Focusing on the tool rather than its application is what gave the designers room for experimentation. “When we decided to develop the app, we wondered what could be a new and conceptually interesting way of using AR. Normally, its use is pretty limited: it recognises a set image or symbol and triggers an animation. Here, what was interesting for us is that the machine tries, in its own clumsy way, to translate any input.” Any compositional rules come from the image. While the app attempts to find and highlight existing grids, its limitations mean that the output often does not fit within a recognisable grid. “The identity also talks about the limits of a technology that is not slick, but that tries to interpret the world.”

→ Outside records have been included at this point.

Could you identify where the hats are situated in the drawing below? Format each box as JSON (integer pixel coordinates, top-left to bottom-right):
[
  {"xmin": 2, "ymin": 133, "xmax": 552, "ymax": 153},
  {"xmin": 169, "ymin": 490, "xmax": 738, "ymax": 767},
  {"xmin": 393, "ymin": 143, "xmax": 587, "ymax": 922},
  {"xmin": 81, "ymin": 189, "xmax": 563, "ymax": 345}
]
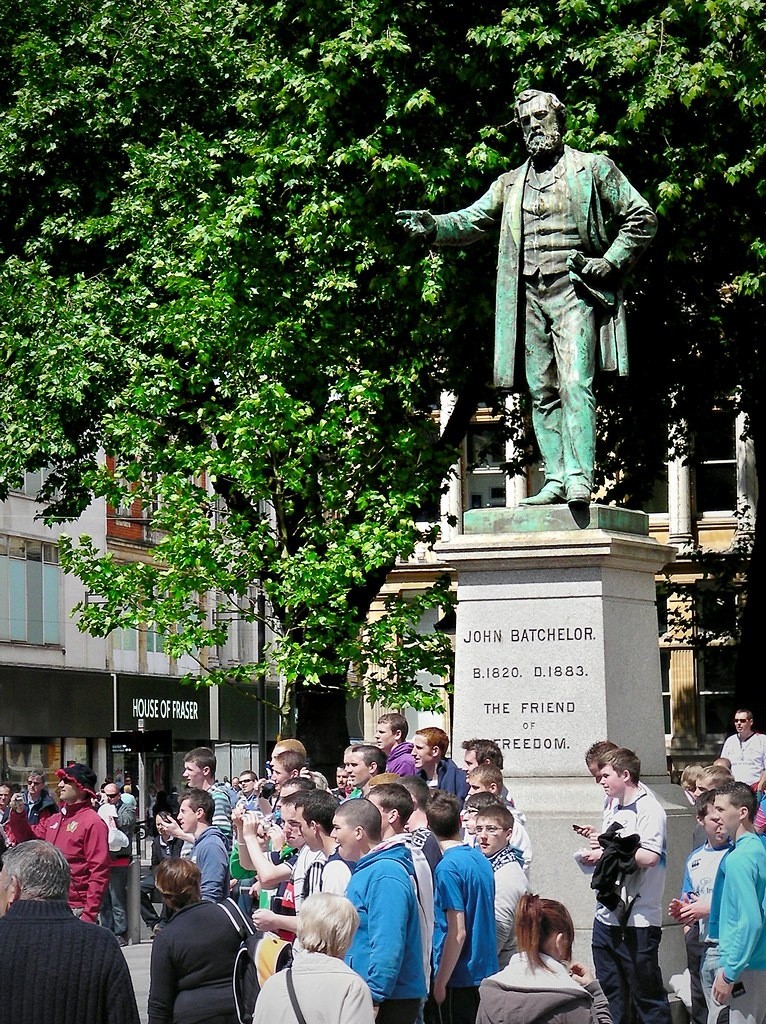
[{"xmin": 55, "ymin": 763, "xmax": 98, "ymax": 800}]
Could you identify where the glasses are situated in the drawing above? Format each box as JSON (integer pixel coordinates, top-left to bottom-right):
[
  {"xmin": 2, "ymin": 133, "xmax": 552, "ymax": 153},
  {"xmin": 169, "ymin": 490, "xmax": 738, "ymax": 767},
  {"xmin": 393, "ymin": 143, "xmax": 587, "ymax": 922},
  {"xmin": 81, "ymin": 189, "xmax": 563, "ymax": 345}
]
[
  {"xmin": 125, "ymin": 780, "xmax": 131, "ymax": 783},
  {"xmin": 239, "ymin": 779, "xmax": 253, "ymax": 784},
  {"xmin": 466, "ymin": 810, "xmax": 478, "ymax": 814},
  {"xmin": 106, "ymin": 793, "xmax": 119, "ymax": 798},
  {"xmin": 59, "ymin": 777, "xmax": 71, "ymax": 784},
  {"xmin": 26, "ymin": 779, "xmax": 41, "ymax": 785},
  {"xmin": 474, "ymin": 825, "xmax": 504, "ymax": 836},
  {"xmin": 733, "ymin": 719, "xmax": 746, "ymax": 723}
]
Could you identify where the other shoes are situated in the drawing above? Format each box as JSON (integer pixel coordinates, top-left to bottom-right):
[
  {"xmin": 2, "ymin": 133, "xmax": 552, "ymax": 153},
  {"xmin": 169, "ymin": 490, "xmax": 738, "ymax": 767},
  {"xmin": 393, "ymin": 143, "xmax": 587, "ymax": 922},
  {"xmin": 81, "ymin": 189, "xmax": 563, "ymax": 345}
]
[
  {"xmin": 150, "ymin": 922, "xmax": 160, "ymax": 938},
  {"xmin": 116, "ymin": 934, "xmax": 128, "ymax": 948}
]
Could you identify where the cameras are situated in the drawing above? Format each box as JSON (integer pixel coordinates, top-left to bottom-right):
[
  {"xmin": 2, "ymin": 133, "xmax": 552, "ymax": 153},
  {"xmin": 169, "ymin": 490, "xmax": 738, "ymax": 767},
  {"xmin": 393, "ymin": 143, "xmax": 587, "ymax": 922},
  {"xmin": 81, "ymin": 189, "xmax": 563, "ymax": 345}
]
[{"xmin": 16, "ymin": 793, "xmax": 26, "ymax": 802}]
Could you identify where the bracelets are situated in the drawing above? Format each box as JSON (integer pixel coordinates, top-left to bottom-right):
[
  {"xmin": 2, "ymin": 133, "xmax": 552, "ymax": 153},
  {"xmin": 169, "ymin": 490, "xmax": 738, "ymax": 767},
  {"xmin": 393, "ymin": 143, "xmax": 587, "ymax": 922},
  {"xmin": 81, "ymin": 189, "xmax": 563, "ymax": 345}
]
[{"xmin": 237, "ymin": 843, "xmax": 245, "ymax": 846}]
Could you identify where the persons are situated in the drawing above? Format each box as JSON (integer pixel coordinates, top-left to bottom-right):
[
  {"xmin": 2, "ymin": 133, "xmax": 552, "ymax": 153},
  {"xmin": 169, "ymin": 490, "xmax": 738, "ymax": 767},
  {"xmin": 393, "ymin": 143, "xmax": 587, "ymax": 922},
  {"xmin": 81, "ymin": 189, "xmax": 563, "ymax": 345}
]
[
  {"xmin": 476, "ymin": 893, "xmax": 613, "ymax": 1024},
  {"xmin": 667, "ymin": 709, "xmax": 766, "ymax": 1024},
  {"xmin": 395, "ymin": 90, "xmax": 657, "ymax": 505},
  {"xmin": 572, "ymin": 740, "xmax": 674, "ymax": 1024},
  {"xmin": 0, "ymin": 713, "xmax": 533, "ymax": 1024}
]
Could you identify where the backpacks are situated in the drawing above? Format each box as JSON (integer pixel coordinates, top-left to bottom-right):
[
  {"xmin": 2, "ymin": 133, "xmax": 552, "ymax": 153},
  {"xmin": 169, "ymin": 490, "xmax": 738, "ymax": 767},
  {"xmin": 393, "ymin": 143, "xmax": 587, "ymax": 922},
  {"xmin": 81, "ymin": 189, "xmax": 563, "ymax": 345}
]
[{"xmin": 218, "ymin": 896, "xmax": 294, "ymax": 1024}]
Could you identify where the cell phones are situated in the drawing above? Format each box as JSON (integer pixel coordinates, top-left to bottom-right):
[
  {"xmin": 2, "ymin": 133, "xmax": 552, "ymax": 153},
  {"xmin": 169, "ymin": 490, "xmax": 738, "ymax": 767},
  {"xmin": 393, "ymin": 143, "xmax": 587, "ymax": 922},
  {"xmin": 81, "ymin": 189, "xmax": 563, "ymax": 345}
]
[
  {"xmin": 573, "ymin": 825, "xmax": 585, "ymax": 831},
  {"xmin": 159, "ymin": 812, "xmax": 172, "ymax": 823}
]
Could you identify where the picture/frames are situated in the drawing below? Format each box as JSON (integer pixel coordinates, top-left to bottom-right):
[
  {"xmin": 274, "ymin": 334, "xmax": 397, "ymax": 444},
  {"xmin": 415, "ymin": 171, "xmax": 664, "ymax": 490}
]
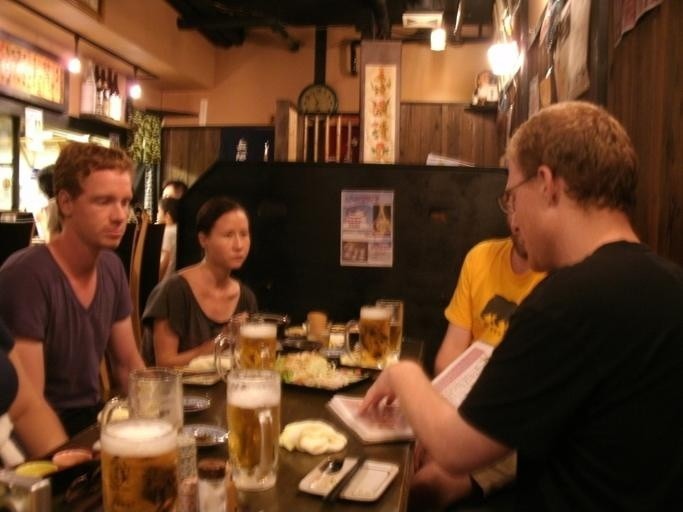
[{"xmin": 0, "ymin": 30, "xmax": 69, "ymax": 116}]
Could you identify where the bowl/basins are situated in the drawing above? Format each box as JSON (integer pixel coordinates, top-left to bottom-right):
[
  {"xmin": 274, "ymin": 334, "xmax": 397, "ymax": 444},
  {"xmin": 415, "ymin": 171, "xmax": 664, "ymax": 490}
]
[{"xmin": 282, "ymin": 338, "xmax": 322, "ymax": 357}]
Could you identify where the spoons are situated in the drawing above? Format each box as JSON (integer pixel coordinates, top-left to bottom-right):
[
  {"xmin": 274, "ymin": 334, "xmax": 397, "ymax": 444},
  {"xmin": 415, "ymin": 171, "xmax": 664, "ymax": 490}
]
[{"xmin": 308, "ymin": 454, "xmax": 346, "ymax": 490}]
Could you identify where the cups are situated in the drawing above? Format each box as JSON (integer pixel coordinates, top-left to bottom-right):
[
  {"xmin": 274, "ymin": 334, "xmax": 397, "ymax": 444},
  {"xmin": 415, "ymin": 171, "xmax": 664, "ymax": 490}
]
[
  {"xmin": 225, "ymin": 367, "xmax": 283, "ymax": 493},
  {"xmin": 303, "ymin": 319, "xmax": 334, "ymax": 351},
  {"xmin": 210, "ymin": 320, "xmax": 238, "ymax": 385},
  {"xmin": 374, "ymin": 299, "xmax": 405, "ymax": 362},
  {"xmin": 171, "ymin": 430, "xmax": 202, "ymax": 512},
  {"xmin": 98, "ymin": 366, "xmax": 185, "ymax": 433},
  {"xmin": 237, "ymin": 323, "xmax": 279, "ymax": 373},
  {"xmin": 100, "ymin": 417, "xmax": 181, "ymax": 512},
  {"xmin": 343, "ymin": 305, "xmax": 392, "ymax": 371}
]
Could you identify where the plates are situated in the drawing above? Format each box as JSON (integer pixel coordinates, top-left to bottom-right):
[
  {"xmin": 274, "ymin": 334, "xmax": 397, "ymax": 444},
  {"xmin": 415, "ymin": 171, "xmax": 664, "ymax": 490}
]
[
  {"xmin": 297, "ymin": 457, "xmax": 400, "ymax": 503},
  {"xmin": 180, "ymin": 421, "xmax": 229, "ymax": 449},
  {"xmin": 182, "ymin": 394, "xmax": 213, "ymax": 412}
]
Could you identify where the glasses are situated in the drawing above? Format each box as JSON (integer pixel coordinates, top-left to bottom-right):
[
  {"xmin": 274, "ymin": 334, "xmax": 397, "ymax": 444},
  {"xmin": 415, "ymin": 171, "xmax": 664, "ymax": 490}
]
[{"xmin": 496, "ymin": 166, "xmax": 547, "ymax": 216}]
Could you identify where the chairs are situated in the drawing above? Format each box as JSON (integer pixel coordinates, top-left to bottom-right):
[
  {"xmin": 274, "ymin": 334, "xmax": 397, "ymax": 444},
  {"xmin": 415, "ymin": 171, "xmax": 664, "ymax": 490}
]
[
  {"xmin": 0, "ymin": 218, "xmax": 35, "ymax": 270},
  {"xmin": 98, "ymin": 210, "xmax": 151, "ymax": 403},
  {"xmin": 130, "ymin": 220, "xmax": 168, "ymax": 354}
]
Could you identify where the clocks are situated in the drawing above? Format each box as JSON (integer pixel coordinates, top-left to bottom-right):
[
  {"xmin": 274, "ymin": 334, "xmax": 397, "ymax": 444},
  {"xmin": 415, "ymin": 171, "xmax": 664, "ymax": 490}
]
[{"xmin": 297, "ymin": 82, "xmax": 337, "ymax": 124}]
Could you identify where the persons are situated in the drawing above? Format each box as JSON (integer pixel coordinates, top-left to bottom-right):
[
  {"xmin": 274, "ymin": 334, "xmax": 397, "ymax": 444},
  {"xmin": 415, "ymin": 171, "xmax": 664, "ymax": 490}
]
[
  {"xmin": 161, "ymin": 182, "xmax": 185, "ymax": 198},
  {"xmin": 413, "ymin": 218, "xmax": 549, "ymax": 496},
  {"xmin": 143, "ymin": 198, "xmax": 256, "ymax": 368},
  {"xmin": 158, "ymin": 200, "xmax": 179, "ymax": 283},
  {"xmin": 0, "ymin": 142, "xmax": 150, "ymax": 461},
  {"xmin": 352, "ymin": 101, "xmax": 677, "ymax": 512}
]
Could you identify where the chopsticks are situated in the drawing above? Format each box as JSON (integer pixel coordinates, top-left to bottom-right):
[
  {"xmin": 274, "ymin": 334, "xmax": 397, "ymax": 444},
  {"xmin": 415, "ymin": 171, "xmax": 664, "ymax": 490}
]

The limits are indeed where the novelty lies. As David pointed out, the generated layouts are not those a designer would normally come up with. In fact, some of the most interesting ones come from the two extremes types of input fed in the app – subjects with highly defined grids or none at all. For instance, aiming the app at the painting of a face sends back a volley of disjointed letters that manically fly around, while testing it on Müller-Brockmann’s three-dimensional grids produces a perfectly formed layout.
There is an appeal to generative design and the idea that an unlimited amount of visuals can be deployed from a set of rules. But if a thousand possible solutions can be created, what is the inherent value of each visual? Is it important to stop, pick a possibility and develop it? “Both are interesting. The process of generative design allows getting out of the tools we already have, such as InDesign. Then, within that, we look for what’s interesting in the new shapes. We do not correct them too much: we take into account the mistakes and select results which are promising.” Furthermore, Maximage are not simply providing visuals to the festival. Instead, they are giving access to the AR app to the general public. The designers are tool makers rather than the providers of visual content, and this feels particularly relevant in the age of Tik Tok videos and viral face filters. With this year’s identity, Maximage remain true to their motto, “emotion and technology”: “what we’re providing is the identity of a graphic design festival, which talks about tools and whose main audience is graphic designers. It is fitting to explore processes and present the idea that tools are great gateways to freedom. If the public gets that, we will have achieved what we wanted.”